I am laying here, unable to physically move. I can stand, and I can lay perfectly flat, but I can not do anything involving bending or sitting down. I'm hoping a good night of rest will remedy that...if I can sleep through this stinking pain.
Ok, enough complaints. Now on to regrets! I wish I went to more places during the summer. I wish my schedule would allow me some time to visit with visiting friends. I wish Pluto was still a planet. I wish we had a 7-11 down here.
Now the good news!
And thats all the good news I have.
Don't you LOVE sarcasm?
Actually, that's not entirely truthful. I'm just in one of those moods tonight where I could care less about most things. I just care about family, friends, and spiritual things, but the pain in my body is an unpleasant reminder that I am to slave in the corporate world until I can't take it, so my spirit is a quite crestfallen.
I am honestly keeping my mind fairly blank as of late....well...more so than usual. I just decided that if I were to ignore all my problems, that they will just haunt me later when I have a better outlook in life. I'm not "sweeping under the rug", but am more "putting it off", because if I make that a part of my life, I just will not be as chipper as I am now. I don't have SERIOUS problem either, mind you. I just have the typical ones that a early 20-something has. How will I move out of the house? When will I be done with college? What will I do after college? What if its a mistake? What if I have to move, and its a mistake? When am I going to find my true love in life? When will I get that feeling I once had? When will I regain my zest for life? When will I get out of this perpetual rut I am in? Will I ever be able to control my anger enough? Will I be a good father? What will my funeral be like? Will there be many people there? Will it be standing room only, just my close family, or something inbetween? Will I ever be remotely famous? Will I keep blogging for the rest of my life? Will I be able to keep up with industry standards and changes in technology? Will I be ready to face my parent's death? Will I be able to take care of myself?

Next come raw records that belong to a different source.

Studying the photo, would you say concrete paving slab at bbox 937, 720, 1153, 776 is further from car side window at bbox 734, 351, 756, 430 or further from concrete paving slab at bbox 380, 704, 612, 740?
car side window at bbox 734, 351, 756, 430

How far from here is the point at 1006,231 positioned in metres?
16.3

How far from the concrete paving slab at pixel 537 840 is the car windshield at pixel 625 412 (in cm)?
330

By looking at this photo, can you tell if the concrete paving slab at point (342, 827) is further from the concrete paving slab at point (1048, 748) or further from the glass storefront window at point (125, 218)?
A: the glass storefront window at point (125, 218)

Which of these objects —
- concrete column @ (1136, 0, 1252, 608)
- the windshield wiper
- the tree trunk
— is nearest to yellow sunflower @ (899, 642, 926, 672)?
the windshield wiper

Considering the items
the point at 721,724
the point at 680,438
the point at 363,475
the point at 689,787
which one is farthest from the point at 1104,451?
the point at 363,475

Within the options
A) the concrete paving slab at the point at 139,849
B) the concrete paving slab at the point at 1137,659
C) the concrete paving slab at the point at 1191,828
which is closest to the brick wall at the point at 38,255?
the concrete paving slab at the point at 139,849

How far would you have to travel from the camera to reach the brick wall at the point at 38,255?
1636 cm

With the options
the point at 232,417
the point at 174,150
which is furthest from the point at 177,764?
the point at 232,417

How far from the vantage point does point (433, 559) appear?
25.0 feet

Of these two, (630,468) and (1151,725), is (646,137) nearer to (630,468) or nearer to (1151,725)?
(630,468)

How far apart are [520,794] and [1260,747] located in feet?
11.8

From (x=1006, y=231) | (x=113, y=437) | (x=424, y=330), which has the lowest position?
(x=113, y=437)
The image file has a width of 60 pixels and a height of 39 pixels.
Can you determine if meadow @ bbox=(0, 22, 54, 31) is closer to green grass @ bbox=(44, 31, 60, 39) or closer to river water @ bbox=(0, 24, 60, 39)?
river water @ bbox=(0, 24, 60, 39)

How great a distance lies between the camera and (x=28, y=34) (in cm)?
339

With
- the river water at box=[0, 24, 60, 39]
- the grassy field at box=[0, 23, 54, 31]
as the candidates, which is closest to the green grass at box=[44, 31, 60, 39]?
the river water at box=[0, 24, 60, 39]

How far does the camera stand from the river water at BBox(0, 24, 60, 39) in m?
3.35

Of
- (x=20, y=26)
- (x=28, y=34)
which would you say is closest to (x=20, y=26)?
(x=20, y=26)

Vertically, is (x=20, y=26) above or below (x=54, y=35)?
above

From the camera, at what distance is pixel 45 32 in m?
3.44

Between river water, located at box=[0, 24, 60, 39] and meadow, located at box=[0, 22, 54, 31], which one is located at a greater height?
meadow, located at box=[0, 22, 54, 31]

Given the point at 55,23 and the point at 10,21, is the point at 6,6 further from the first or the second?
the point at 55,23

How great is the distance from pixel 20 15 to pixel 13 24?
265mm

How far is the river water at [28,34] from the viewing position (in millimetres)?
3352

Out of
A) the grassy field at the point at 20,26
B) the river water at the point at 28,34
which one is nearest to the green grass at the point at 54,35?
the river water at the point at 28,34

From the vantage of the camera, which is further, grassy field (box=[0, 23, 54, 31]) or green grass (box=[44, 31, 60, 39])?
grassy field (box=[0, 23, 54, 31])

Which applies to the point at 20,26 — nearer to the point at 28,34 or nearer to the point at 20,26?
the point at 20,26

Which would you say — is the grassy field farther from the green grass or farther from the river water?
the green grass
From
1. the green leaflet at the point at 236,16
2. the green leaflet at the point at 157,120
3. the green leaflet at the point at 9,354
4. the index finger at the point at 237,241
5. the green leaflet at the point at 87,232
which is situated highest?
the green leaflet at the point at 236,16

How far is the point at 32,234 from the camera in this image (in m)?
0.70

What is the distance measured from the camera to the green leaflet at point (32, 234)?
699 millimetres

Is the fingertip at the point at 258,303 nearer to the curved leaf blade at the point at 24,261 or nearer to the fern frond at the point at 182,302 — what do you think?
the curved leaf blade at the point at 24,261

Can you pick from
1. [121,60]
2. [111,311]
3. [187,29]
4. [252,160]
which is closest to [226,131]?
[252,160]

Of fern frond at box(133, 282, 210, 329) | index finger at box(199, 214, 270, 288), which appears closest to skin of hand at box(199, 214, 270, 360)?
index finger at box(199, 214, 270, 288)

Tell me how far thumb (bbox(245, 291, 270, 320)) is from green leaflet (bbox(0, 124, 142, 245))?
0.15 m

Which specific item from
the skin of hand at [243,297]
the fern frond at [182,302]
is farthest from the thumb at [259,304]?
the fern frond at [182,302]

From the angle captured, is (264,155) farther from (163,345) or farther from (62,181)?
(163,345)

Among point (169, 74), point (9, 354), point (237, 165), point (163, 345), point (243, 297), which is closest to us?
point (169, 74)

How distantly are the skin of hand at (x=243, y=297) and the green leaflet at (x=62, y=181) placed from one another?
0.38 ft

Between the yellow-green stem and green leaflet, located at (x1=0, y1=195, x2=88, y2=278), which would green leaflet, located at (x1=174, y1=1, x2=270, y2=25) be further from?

Sorry to bug you with all of these rhetorical questions. Several are about the future, which I try to spend little time on those, because those who obsess about the future belongs in politics. I clearly don't. Some are about the present. Those I juggle from time to time. Seriously, though. Those are just scratching the surface of the tip of the iceberg. With those kind of depressing/morbid variety, its no wonder why sometimes I just need a break from it all. I find that ignorance is truly bliss. What does that say about giddy people? Do they not know something I do? I am trying my hardest to not let these things bother me, and to simply make life as simple as possible. I have been trying real hard lately, but thereis always someone or something that throws a monkey wrench in it and makes me go back to the questions in my life.
I know some have answers, some will have answers in the future, and some will never be answered at all.
Hey, who doesn't have these problems too, right? I am just one in a world of billions. Everyone has these, and we are all in this together. I guess that is why friendships exist.
Anyways, I hope this is enough complaining/philosophy to fill you guys up for a while. I'm going to go watch some funny stuff on the 'Tubes. Have a nice weekend everyone!